ASSIGNMENT 1:
Answer these questions from the Detroit Titans text, one line for each, marked (a), (b) and (c):
(a) In which arena did the team play?
(b) Which team did Detroit beat to start its 21-game winning streak, and by what score?
(c) Which player led the team in scoring, and what was his average?
ASSIGNMENT 2: Summarize the Detroit Titans text in two sentences.
ASSIGNMENT 3: Continue the Detroit Titans text from the point where it stops.

SOURCE EXTRACT:
Segment Open
American college basketball season

The 1976–77 Detroit Titans men's basketball team represented the University of Detroit in the 1976–77 NCAA Division I men's basketball season. The team played at Calihan Hall in Detroit.

The Titans were led by head coach Dick Vitale, a former assistant coach at Rutgers University, who came to Detroit in 1973. He had quick success at UD, finishing 25-4 in his first season (1973–74), and began to recruit talent to his rising program, bringing guard Dennis Boyd, guard John Long, forward Terry Tyler and guard Terry Duerod to the Titans program, all of whom would eventually play in the NBA.

The 1976-77 featured a 21-game Titans winning streak, starting on December 6, 1976, with a 113–45 win over Oakland University, and the streak featured a win over #8 Arizona 70–68, winning on a Boyd shot as time expired, a road victory, 99–94 over Michigan State in East Lansing, and entered the rankings at No. 19, winning over St. Bonaventure 78–62 on February 9, 1977. Gaining national attention, the highlight of the season came on February 16, 1977, as #15 Detroit went on the road to then No. 6 and eventual national champion Marquette. Boyd again performed the last second heroics, as he took the jump shot with two seconds remaining, scoring and giving Detroit a historic 64–63 victory.

The Titans would finish the regular season 24-3 and received a bid to the 1977 NCAA Division I Basketball Tournament. Detroit defeated Middle Tennessee in the opening round, with a double-double of 29 points and 15 rebounds from Terry Tyler, and would then lose to the Michigan Wolverines 86–81 in the regional semi-finals. The Titans finished with a stellar record of 25–4 and a final # 12 ranking on the season. (A December 1976 loss against Minnesota was subsequently turned into a win, when Minnesota forfeited the game, thus the official record is 26–3 and not 25–4). On the season, Tyler averaged a double-double of 17.4 ppg, 11.0 rpg, Long paced the team's scoring with 20.3 ppg, Duerod contributed 11.3 ppg, Boyd, 10.3 ppg, and forward Ron Bostick added 7.1 ppg.
Segment Closed
STORED DATA:
Segment Open
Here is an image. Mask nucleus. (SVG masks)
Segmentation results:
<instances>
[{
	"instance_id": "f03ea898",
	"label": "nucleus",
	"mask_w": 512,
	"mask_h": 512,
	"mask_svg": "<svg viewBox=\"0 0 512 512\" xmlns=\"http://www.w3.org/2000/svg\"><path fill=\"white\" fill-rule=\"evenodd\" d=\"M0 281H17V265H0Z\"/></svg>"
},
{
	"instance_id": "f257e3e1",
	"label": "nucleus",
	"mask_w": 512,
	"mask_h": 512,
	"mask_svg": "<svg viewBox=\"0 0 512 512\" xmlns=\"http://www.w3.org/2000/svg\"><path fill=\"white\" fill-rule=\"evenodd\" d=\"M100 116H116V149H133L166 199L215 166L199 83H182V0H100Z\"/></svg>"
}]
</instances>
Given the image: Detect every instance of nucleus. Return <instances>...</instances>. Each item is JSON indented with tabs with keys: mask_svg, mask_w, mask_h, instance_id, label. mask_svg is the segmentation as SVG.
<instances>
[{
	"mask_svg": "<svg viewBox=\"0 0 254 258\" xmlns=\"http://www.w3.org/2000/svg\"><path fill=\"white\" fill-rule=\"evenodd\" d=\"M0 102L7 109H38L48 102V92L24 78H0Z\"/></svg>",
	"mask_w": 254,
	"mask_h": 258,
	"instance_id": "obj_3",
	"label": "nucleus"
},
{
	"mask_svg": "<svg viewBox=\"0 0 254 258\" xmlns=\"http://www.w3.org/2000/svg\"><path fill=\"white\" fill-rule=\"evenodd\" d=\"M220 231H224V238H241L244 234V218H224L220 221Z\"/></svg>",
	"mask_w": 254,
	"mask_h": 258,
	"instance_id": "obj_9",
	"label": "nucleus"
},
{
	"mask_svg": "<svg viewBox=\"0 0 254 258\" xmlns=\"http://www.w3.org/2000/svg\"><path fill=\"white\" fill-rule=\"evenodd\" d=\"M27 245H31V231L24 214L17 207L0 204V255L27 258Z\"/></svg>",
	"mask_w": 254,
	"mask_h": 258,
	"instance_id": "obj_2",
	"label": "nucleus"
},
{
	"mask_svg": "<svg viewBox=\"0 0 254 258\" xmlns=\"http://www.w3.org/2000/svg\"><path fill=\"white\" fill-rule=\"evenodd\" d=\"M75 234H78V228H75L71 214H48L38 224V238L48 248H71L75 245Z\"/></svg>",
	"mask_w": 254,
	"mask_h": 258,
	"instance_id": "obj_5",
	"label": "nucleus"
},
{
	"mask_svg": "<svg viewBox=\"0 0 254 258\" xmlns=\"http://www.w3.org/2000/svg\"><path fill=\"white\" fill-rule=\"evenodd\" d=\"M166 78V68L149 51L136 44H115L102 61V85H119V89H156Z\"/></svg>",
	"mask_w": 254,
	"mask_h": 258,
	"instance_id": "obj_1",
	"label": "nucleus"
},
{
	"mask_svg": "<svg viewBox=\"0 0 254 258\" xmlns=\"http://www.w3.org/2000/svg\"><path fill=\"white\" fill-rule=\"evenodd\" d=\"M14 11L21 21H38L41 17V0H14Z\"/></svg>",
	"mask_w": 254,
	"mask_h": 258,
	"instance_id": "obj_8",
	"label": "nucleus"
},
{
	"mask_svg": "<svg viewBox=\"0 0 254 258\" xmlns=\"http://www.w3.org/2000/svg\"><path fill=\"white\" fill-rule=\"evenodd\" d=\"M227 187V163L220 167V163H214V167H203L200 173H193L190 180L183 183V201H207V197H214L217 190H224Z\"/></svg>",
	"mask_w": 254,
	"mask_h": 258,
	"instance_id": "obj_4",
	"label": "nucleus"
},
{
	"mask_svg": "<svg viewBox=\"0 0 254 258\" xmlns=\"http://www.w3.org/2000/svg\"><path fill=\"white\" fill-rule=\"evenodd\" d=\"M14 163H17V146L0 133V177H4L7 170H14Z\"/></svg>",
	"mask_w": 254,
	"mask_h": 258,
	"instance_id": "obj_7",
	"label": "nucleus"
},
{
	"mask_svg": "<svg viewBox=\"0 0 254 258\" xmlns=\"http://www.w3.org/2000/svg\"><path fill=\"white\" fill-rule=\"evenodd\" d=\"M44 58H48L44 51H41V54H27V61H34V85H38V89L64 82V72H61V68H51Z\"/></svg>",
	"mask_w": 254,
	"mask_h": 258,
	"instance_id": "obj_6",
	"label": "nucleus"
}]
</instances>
Segment Closed
RESULT 1:
(a) Calihan Hall in Detroit
(b) Oakland University, 113–45
(c) John Long, 20.3 ppg

RESULT 2: Under head coach Dick Vitale, the 1976–77 Detroit Titans played at Calihan Hall and won 21 straight games, including a 64–63 road victory over No. 6 Marquette on February 16, 1977. After a 24-3 regular season, they beat Middle Tennessee in the 1977 NCAA tournament and then lost 86–81 to Michigan in the regional semi-finals.

RESULT 3:
Vitale would be promoted to athletic director at the university after the season and would leave to coach the Detroit Pistons in the NBA in 1978. Smokey Gaines replaced him as head coach for 1977–78 season and led Detroit to a stellar 25–4 record and a #18 ranking with Tyler, Duerod, and Long leading the team, but were denied an NCAA bid and played in the 1978 NIT. The Titans would return to the 1979 NCAA Division I Basketball Tournament, with Duerod and future NBA center Earl Cureton leading the Titans. Detroit lost to Lamar 95–87 in the first round. Detroit finished ranked No. 20 on the season.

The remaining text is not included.